Experiencing the photographs of Robert Doisneau and Edouard Boubat allows the viewer the purest sort of pleasure, avoyeuristic experience enriched dimensionally by their his­torical content. Boubat's pictures, some drawn from travels over the world, are those of an invisible voy­ager who dearly loves what he sees. Encounters are kept to a minimum, and are functional, supporting his capacity as director of an image; perhaps his patience is infinite and his input on the image and its subjects was minimal. No matter. Few pho­tographers are able to venture out­side their realm and maintain such an open-minded, neutral eye. "Jardin des Plantes, Paris," 1980, a picture in which a nude reclines in a zany gar­den, bears homage to Rousseau. In another, "Parc de St. Cloud,'' 1981, a couple and a statue of a couple are seen at opposite ends of a park, in identical poses. These pictures, as others, are graced with a keen sense of humor. Even the more obvious travel-related images that Boubat chose not to pass up are joyous and gentlemanly, and rendered with great care, breaking free from the status quo of cataloguing unfamiliar terrain.

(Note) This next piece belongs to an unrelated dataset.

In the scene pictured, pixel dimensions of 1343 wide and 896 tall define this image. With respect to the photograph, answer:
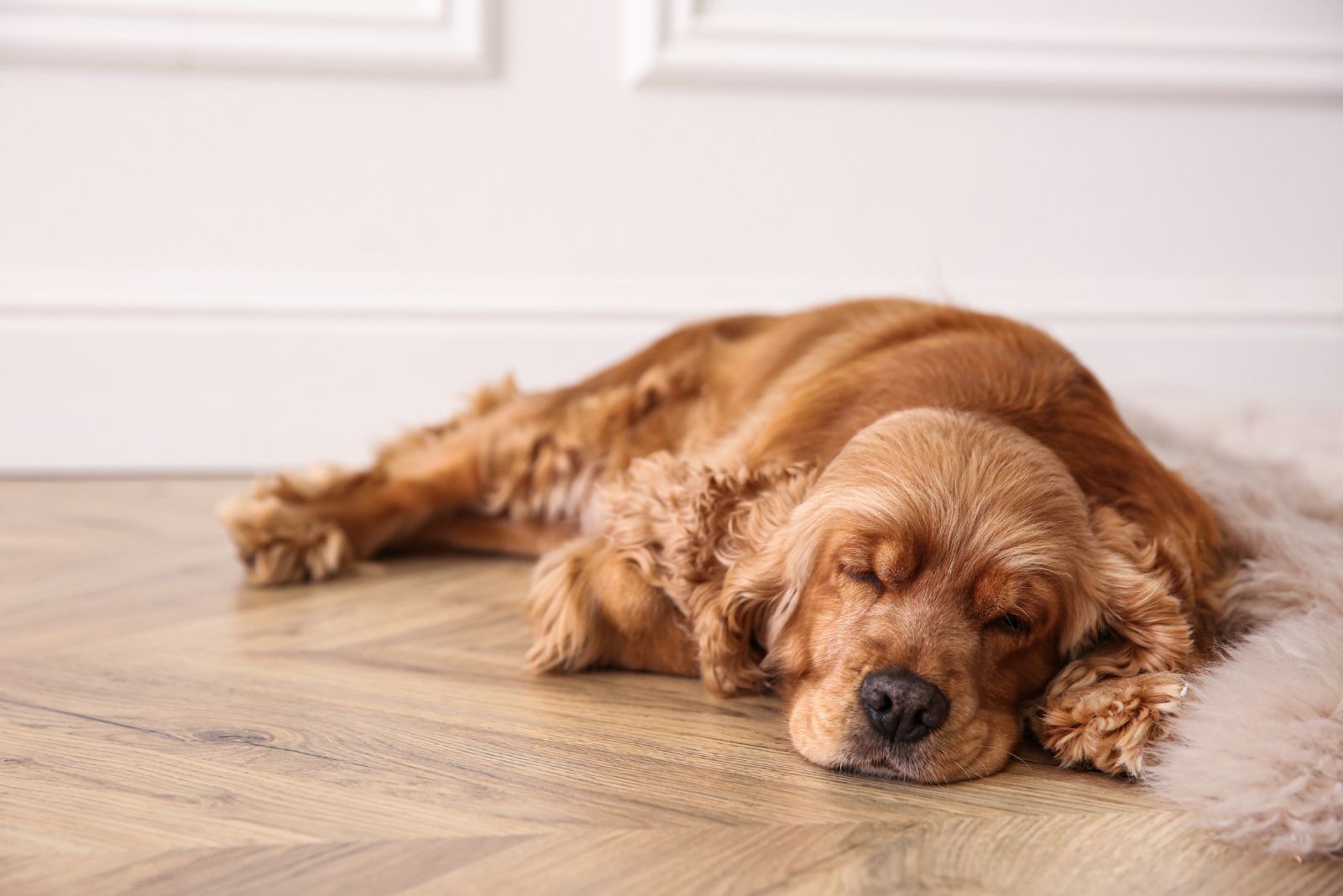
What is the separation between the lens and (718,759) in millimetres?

Doisneau is a more demonstrative photographer, his images bearing evidence of having been choreo­graphed. This is not to say that they are, nor is it an indictment of staged image making, no matter the time period. But they feel a bit encum­bered by a voyeuristic stodginess, whereas Boubat's influence is quiet, suggestive. One envisions Doisneau as stolid, Boubat as innocent of de­vice or mannerism. Both portfolios are equally important, however, with regard to historical and sociological implications; the context of realism never comes into question. At times, Doisneau’s approach seems documentary: one sees a newly wedded couple crossing the street en route to a bar; in a subsequent shot, the couple is inside, he drinking from her glass, surrounded by a barmaid and two watchful onlookers. Another shows a bartender gesturing to a less-than-captive audience, his extem­poraneous style lost on the crowd. One wonders how he was able, in a well-known series taken from inside an art dealer's window in France, 1948, to capture the varied reactions to a prominently displayed nude. The responses vary from scandalized to wholehearted approval. "La Marieé Chez Gigéne," 1946, is of a bride on a seesaw: she is preoccupied with the playfulness of youth soon to disap­pear. Her groom is nowhere in sight. It is wondrous to bear witness to Europe in the 1940s and 50s, albeit second hand; the hysteria and uncer­tainty of a pre- and post-wartime country are sublimated into a grate­ful, rhythmic dance of normalcy, one aspect in a vast range of work in this exhibit which inaugurates the new home of the Benteler Gallery.